Später am Abend finden sich noch zwei junge Männer am benachbarten Tisch ein, einer von ihnen heißt Lamin, den Namen des anderen habe ich vergessen. Sie behaupten von sich, die führenden DJs von Farafenni zu sein und wir tauschen uns etwas über Musik aus. Mein iPad erweist sich dabei als sehr hilfreich. Die Buben sind Zwillinge und machen einen sehr aufgeweckten, „street smarten“ Eindruck. Darüber hinaus sind sie erfahrene Raucher und Frieder und ich ziehen gerne mal an der angebotenen Zigarette. Es wird ein lustiger Abend, wir haben beide lange nicht mehr geraucht.

11. März

Nach dem Frühstück gegen 8:00 verhackstücken Edith, Frieder und ich mit Jamu, Buba und Musa die letzten offenen Themen, während Nuru mit seinem Vater seine Mutter besucht, die mittlerweile von Nurus Schwester betreut und gepflegt wird. Edith konzentriert sich mit den Dreien dabei auf den Stand in den Gärten. Es ist jetzt wichtig zu beachten, dass wir nur noch acht bis zehn Wochen für den nächsten Pflanzzyklus haben, bevor die Beete für die kommende Regenzeit wieder für die Einsaat von Mais und die Verpflanzung von Reissetzlingen bereitet sein müssen. Wir müssen die Rechtzeitigkeit der Pflanzungen noch besser einüben, um eine bessere Produktivität in den Gärten zu erreichen.

Reisernte in Jumansar

Auch müssen wir vermehrt die Vermarktungslage beachten, denn es sind beispielsweise die Preise für Tomaten wegen eines Überangebots verfallen. Jetzt hilft nur noch die Weiterverarbeitung zu Tomatensauce, -mark oder -ketchup. Edith wird wohl in den nächsten zwei bis drei Wochen nochmal zum Einkochen kommen. Sowieso wollen wir, auch unter Einbindung der Jugendlichen, mit Trainings und Workshops in die Wertschöpfungskette der Nahrungsmittelverarbeitung investieren.
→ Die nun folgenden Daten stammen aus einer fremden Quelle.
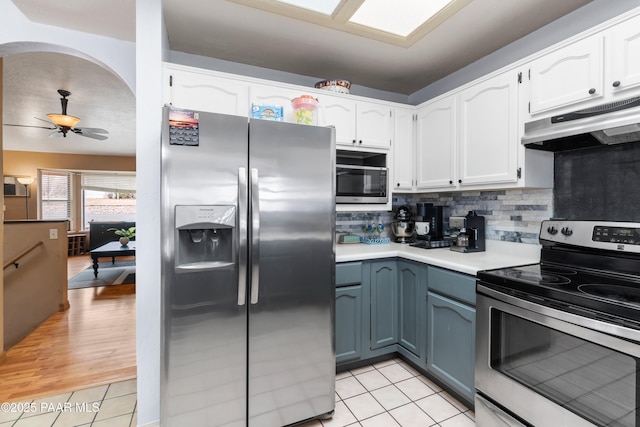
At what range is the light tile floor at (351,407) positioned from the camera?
1728 millimetres

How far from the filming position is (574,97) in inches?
61.9

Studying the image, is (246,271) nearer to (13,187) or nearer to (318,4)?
(318,4)

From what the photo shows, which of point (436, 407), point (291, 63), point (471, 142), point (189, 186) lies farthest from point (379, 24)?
point (436, 407)

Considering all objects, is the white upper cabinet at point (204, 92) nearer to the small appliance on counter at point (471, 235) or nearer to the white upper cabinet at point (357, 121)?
the white upper cabinet at point (357, 121)

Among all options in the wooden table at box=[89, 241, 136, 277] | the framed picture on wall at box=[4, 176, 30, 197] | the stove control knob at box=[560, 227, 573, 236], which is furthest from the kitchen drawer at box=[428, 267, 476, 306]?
the framed picture on wall at box=[4, 176, 30, 197]

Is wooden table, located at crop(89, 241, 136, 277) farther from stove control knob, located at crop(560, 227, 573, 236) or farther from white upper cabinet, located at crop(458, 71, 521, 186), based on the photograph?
stove control knob, located at crop(560, 227, 573, 236)

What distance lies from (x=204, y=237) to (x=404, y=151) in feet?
6.20

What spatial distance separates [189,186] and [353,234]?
5.50ft

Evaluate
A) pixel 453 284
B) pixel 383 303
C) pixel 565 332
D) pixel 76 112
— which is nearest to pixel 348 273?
pixel 383 303

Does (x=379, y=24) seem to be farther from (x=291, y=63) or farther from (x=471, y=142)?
(x=471, y=142)

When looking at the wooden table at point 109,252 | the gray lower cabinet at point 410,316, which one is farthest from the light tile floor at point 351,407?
the wooden table at point 109,252

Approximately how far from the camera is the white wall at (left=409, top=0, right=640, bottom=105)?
1676 millimetres

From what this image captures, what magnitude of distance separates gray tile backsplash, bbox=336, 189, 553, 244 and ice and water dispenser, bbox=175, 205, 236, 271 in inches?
54.8

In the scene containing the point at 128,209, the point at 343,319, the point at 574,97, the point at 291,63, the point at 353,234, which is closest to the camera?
the point at 574,97
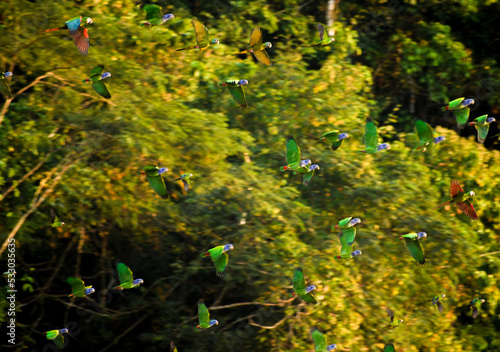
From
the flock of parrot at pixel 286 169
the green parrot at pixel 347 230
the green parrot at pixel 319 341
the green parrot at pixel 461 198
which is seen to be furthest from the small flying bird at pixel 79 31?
the green parrot at pixel 319 341

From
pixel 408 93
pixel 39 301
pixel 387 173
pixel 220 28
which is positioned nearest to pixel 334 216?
pixel 387 173

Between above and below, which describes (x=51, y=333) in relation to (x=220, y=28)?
below

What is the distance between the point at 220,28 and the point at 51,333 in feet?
13.9

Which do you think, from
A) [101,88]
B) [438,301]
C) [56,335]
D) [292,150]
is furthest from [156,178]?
[438,301]

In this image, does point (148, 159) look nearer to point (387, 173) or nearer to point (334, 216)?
point (334, 216)

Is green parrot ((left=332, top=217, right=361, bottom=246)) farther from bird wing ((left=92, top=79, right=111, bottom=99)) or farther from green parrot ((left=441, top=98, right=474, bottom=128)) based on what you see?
bird wing ((left=92, top=79, right=111, bottom=99))

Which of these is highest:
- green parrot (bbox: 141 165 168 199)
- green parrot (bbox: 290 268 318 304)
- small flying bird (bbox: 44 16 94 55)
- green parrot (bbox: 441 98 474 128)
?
small flying bird (bbox: 44 16 94 55)

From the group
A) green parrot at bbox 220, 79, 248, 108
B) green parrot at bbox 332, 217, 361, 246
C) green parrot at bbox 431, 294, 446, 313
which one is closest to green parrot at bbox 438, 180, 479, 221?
green parrot at bbox 332, 217, 361, 246

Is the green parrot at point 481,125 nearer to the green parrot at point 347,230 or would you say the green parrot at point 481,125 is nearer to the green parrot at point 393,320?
the green parrot at point 347,230

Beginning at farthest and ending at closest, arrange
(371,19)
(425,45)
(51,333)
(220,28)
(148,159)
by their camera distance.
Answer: (371,19) < (425,45) < (220,28) < (148,159) < (51,333)

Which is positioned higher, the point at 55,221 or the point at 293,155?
the point at 293,155

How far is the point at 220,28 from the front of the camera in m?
7.75

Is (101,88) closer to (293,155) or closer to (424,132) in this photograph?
(293,155)

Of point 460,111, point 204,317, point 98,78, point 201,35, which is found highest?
point 201,35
Aber Schritt für Schritt, erstmal sind wir froh, dass der Gemüseanbau ins Laufen kommt und insbesondere die Frauen in Dutabullu vorbildlich Ediths Rat nach gemischtem Gemüseanbau gefolgt sind, die Beete sehen gut aus.
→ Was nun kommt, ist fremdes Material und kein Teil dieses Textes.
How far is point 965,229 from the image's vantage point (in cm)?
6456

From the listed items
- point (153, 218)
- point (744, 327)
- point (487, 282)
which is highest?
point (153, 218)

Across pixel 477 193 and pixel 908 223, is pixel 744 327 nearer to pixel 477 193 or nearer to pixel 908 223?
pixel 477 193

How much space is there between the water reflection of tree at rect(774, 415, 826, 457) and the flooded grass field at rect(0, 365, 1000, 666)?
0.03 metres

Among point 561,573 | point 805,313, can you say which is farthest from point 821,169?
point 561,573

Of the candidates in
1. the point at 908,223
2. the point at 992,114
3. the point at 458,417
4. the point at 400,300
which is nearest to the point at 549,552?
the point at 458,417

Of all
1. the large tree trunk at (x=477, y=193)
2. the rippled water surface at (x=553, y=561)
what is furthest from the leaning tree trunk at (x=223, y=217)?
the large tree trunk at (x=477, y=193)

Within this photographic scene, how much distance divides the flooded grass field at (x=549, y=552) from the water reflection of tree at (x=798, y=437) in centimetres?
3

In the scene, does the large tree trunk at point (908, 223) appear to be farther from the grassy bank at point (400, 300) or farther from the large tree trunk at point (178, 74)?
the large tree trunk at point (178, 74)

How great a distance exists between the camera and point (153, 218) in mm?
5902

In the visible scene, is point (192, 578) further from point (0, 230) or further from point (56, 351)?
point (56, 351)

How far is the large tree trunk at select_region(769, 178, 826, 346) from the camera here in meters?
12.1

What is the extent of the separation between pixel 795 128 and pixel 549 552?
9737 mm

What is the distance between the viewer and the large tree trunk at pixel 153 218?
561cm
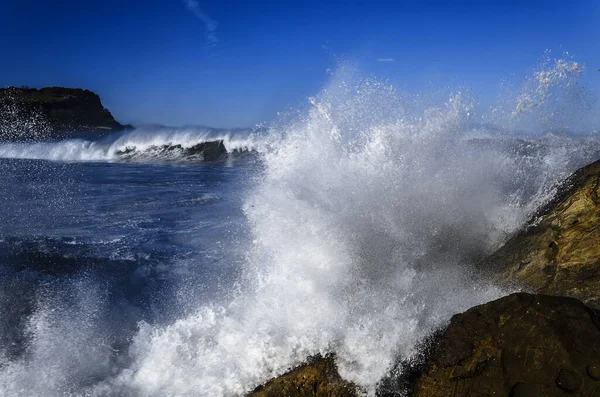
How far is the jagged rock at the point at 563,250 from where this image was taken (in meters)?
4.23

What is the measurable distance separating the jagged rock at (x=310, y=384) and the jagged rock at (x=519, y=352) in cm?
58

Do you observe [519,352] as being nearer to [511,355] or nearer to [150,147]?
[511,355]

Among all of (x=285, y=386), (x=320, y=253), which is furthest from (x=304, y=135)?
(x=285, y=386)

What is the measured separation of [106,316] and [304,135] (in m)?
4.08

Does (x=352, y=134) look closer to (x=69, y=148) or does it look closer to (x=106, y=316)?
(x=106, y=316)

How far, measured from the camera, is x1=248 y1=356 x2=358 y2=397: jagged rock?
348 cm

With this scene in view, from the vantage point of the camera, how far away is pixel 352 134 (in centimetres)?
747

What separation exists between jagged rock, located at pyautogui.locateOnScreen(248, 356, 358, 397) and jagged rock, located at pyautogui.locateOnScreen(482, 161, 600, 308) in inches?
84.4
Gegen Mittag ist Nuru zurück und wir sind mit allem durch, sodass wir den Rückweg nach Fajara antreten können. Die Rückfahrt ist weitgehend ereignislos und gegen 18:30 erreichen wir das Leybato Hotel. Es ist immer noch recht kühl am Atlantik. Wir ziehen an, was wir haben, um nicht zu frieren. Zum Abendessen gibt es Fisch mit Reis, sehr gut. Da das Leybato Hotel über einen Fernseher verfügt, kommen wir darüber hinaus in den Genuss, das Rückspiel der Bayern gegen Arsenal live verfolgen zu können. Natürlich kommen die Bayern nach ihrem Hinspielsieg mit einen 1:1 weiter, sie scheinen zur Zeit nicht zu schlagen zu sein. Umso schlechter scheint es um Uli Hoeneß zu stehen. Wir lesen fassunglos, dass es sich mittlerweile bei den von ihm hinterzogenen Steuern um Beträge über 20 Millionen Euro handelt. Wann handelt der Aufsichtsrat der Bayern?

e la nave va

12. März

Das Wetter ist gut, trotzdem ist es frisch. Nach dem Frühstück gehen Frieder und ich eine Runde laufen und ich gönne mir eine Massage, sehr erholsam. Den Nachmittag nutze ich, um diesen Reisebericht zu schreiben. Es ist wie immer sehr entspannt im Leybato Hotel. Gegen 17:30 geht es zum Flughafen. Mal sehen, ob es noch mit der Business Class klappt, morgen früh geht es direkt in die Aufsichtsratsitzung von ProSiebenSat.1 in München. Und es klappt, Danke an Brussels Airlines.